Information:
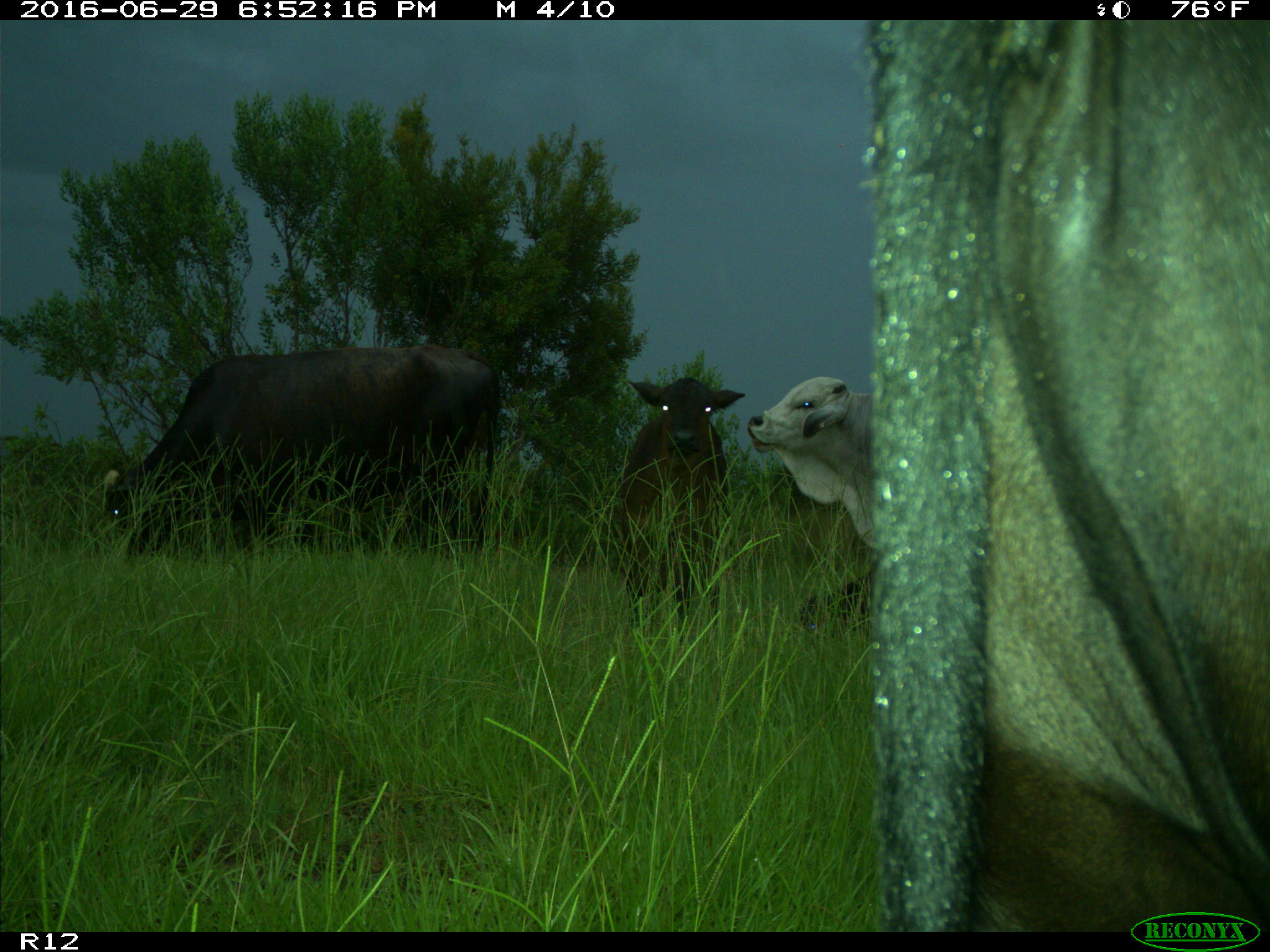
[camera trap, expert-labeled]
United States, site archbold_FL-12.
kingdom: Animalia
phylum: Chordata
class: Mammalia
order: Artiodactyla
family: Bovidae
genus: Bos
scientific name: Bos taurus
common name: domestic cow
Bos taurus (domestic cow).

...

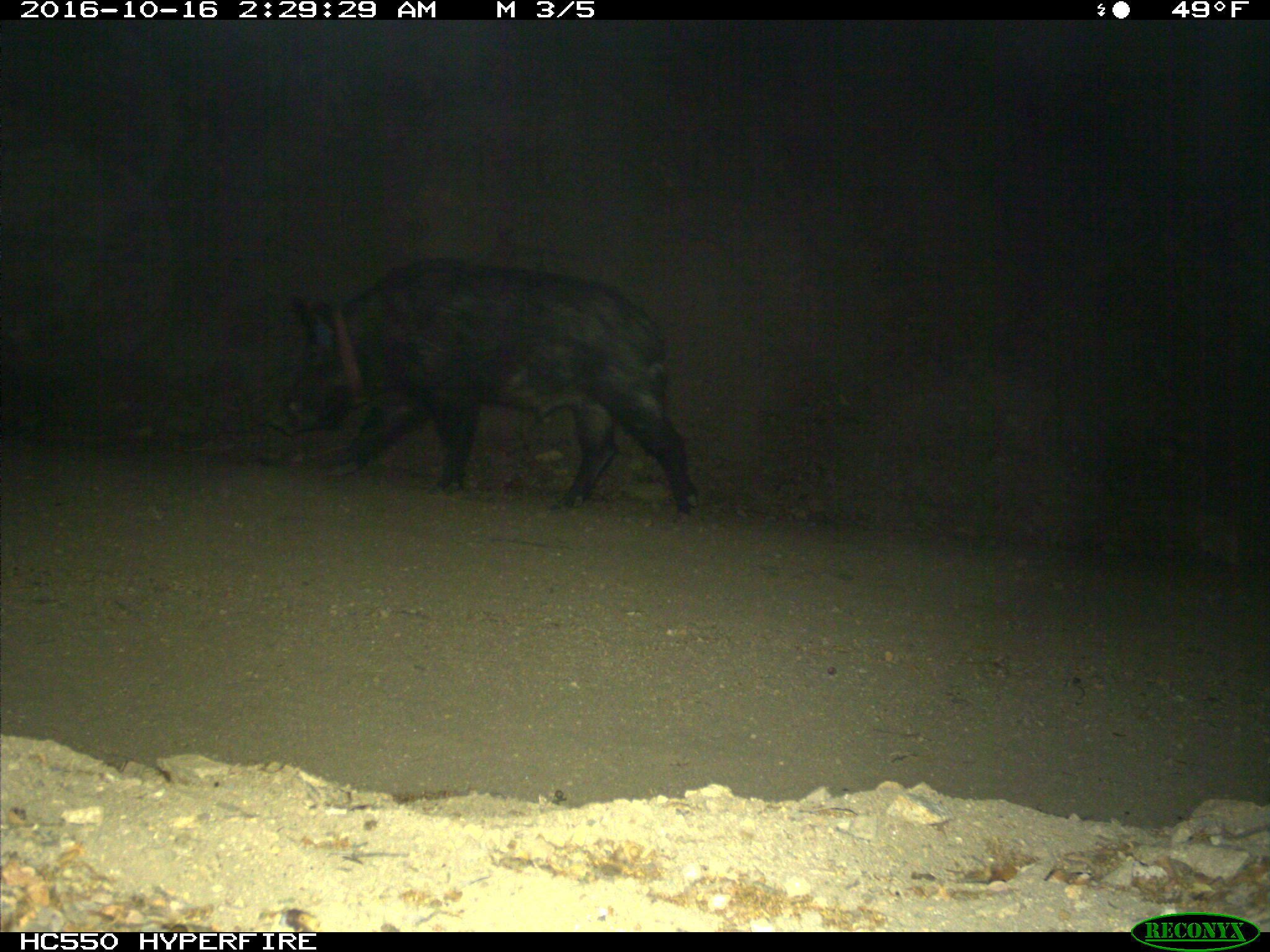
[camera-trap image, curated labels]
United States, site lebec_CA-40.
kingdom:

Task:
Look through the data above and report every line in which "site" appears.

Exercise output:
United States, site archbold_FL-12.
United States, site lebec_CA-40.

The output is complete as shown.